Cool observation! Power meter... in the sense of antenna directionality. It makes sense that antenna patterns were not directed towards the top of the truck as this is not a likely place for the fob to be detected.
I finally broke down and reviewed the Techconnect document @Neurobit posted. Sure enough, this is how the Ram's passive entry system is described. That document appears to say the keyfob is INACTIVE on both LF and RF until some action is taken by the owner, such as pressing a button or touching a passive entry door handle. So, the fob *should* not be sending out constant LF packets for someone to steal.
However, this Techconnect document is not a fully-featured service document and lots of information is simply not present. It says the RF Hub in the truck has two LF connections: 1) an LF antenna output circuit and 2) an LF antenna return circuit. What is this return circuit and where is that signal coming from? Overall I agree we have nothing to worry about, but my statement comes from a limited knowledge of the Ram's system.

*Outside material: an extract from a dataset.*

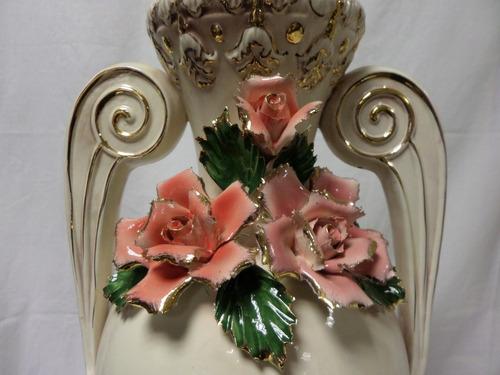 jarron con azas bolutas y flores loza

One last comment. If the fob were consistently sending LF packets, the battery would surely have a shorter life than if it didn't do this. However, doing so and maintaining a reasonable life are not necessarily exclusive. After all, TPMS sensors consistently send tire pressure data (when the wheel is rolling); this, on the RF, with enough power to transmit through the tire, the wheel well, the fire wall, and whatever else. If coded efficiently, TPMS sensors can be made with reasonably safe transmit intervals of just a few seconds and still have a theoretical 8 to 10 year lifespan. I've personally done power budgets on these things. That Techconnect document estimates key fob battery life at about 3 years, which seems low to me... and makes me wonder what else is it spending its' battery juice on?
slimchance
Well-Known Member
here is another twist .. yesterday i washed my trk using one of those blue bristle brushes and when i was washing the driver or passenger door i noticed the lock post/button on the inside of the door going up and down ... every time i made a pass on the door the button would react, it was quite funny ... it's kinda like the truck was huxxing the brush .. so, you do not have to touch the door handle unlock area for the truck to unlock and no the door handle was not yet wet
The unlock "pad" inside the door handle is not only looking for uniquely human contact. It's just a capacitive pad that's open to all kinds of "input." Water is a well known trigger but you could come up with all kinds of things that would substitute for your hand.
Just wondering though - how were you washing the truck without getting the handles wet?